Activity list ▸
**a)** In the root canal text, what does the Greek word "endo" mean?
**b)** According to the root canal text, what does the pulp contain? List every item.

ROOT CANAL TREATMENT
What is a Root Canal?
“Endo” is the Greek word for “inside” and “odont” is Greek for “tooth.” Endodontic treatment treats the inside of the tooth. Root canal treatment is one type of endodontic treatment.
To understand endodontic treatment, it helps to know something about the anatomy of the tooth. Inside the tooth, under the white enamel and a hard layer called the dentin, is a soft tissue called the pulp. The pulp contains blood vessels, nerves and connective tissue and creates the surrounding hard tissues of the tooth during development.
The pulp extends from the crown of the tooth to the tip of the roots where it connects to the tissues surrounding the root. The pulp is important during a tooth’s growth and development. However, once a tooth is fully mature it can survive without the pulp, because the tooth continues to be nourished by the tissues surrounding it. Learn more about exactly what a root canal is.
How to know if you need a Root Canal?

Raw data ▸
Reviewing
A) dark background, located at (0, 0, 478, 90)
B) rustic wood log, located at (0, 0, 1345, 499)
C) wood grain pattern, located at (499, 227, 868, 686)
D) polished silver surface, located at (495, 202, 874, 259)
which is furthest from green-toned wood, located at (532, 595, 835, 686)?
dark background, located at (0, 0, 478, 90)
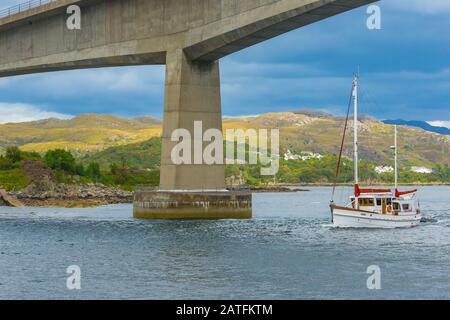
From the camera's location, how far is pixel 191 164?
6731 cm

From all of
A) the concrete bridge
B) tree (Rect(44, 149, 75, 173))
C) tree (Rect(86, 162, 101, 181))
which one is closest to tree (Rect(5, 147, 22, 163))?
tree (Rect(44, 149, 75, 173))

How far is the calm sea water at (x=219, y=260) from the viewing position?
37.0m

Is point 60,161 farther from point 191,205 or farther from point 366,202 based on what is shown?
point 366,202

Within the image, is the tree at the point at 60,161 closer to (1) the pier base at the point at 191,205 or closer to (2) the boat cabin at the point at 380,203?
(1) the pier base at the point at 191,205

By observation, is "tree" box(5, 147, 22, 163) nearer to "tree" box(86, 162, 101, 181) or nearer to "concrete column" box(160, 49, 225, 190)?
"tree" box(86, 162, 101, 181)

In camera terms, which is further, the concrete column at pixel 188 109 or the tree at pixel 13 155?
the tree at pixel 13 155

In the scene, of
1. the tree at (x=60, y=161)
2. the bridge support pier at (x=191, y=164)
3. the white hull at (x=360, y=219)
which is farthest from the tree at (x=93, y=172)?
the white hull at (x=360, y=219)

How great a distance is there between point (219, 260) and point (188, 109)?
2226cm

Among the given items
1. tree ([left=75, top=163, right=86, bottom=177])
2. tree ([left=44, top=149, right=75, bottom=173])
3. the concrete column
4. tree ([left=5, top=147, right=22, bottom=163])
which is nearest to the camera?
the concrete column

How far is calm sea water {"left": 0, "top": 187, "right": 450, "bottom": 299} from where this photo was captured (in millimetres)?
36969

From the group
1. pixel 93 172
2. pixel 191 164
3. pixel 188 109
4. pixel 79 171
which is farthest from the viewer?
pixel 93 172

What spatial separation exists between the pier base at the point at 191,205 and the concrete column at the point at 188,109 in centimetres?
85

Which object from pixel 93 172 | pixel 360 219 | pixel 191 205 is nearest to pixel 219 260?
pixel 191 205
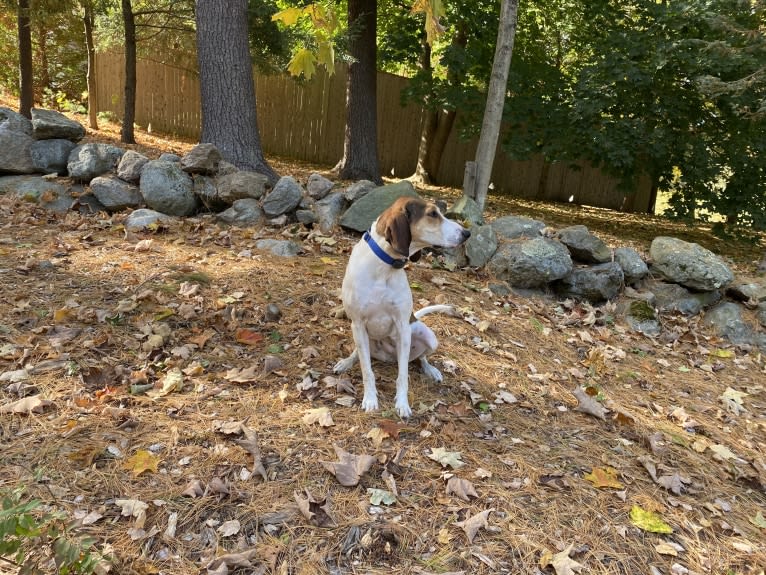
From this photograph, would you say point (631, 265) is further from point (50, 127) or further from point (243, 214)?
point (50, 127)

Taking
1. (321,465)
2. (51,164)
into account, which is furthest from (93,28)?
(321,465)

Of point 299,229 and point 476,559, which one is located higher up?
point 299,229

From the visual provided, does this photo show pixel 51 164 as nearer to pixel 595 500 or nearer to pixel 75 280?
pixel 75 280

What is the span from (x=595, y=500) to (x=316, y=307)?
8.70ft

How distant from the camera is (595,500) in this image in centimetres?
295

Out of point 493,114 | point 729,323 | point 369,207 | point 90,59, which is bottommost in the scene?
point 729,323

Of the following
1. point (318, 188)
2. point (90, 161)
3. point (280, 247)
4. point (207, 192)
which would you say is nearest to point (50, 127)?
point (90, 161)

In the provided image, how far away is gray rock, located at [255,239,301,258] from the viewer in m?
5.70

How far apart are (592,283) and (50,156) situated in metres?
6.59

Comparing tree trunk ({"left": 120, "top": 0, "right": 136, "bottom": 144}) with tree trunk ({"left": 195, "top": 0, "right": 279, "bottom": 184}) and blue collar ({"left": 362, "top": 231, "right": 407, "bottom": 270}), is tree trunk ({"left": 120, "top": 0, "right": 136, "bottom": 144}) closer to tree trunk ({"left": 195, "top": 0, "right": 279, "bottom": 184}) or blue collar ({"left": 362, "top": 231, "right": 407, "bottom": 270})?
tree trunk ({"left": 195, "top": 0, "right": 279, "bottom": 184})

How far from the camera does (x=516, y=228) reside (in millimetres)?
6559

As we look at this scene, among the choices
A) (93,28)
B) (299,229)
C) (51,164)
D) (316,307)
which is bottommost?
(316,307)

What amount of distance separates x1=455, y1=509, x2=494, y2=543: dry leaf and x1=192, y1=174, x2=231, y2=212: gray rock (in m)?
4.96

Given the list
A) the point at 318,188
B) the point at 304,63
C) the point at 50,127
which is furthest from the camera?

Outputs for the tasks ▸
**a)** Inside.

**b)** Blood vessels, nerves and connective tissue.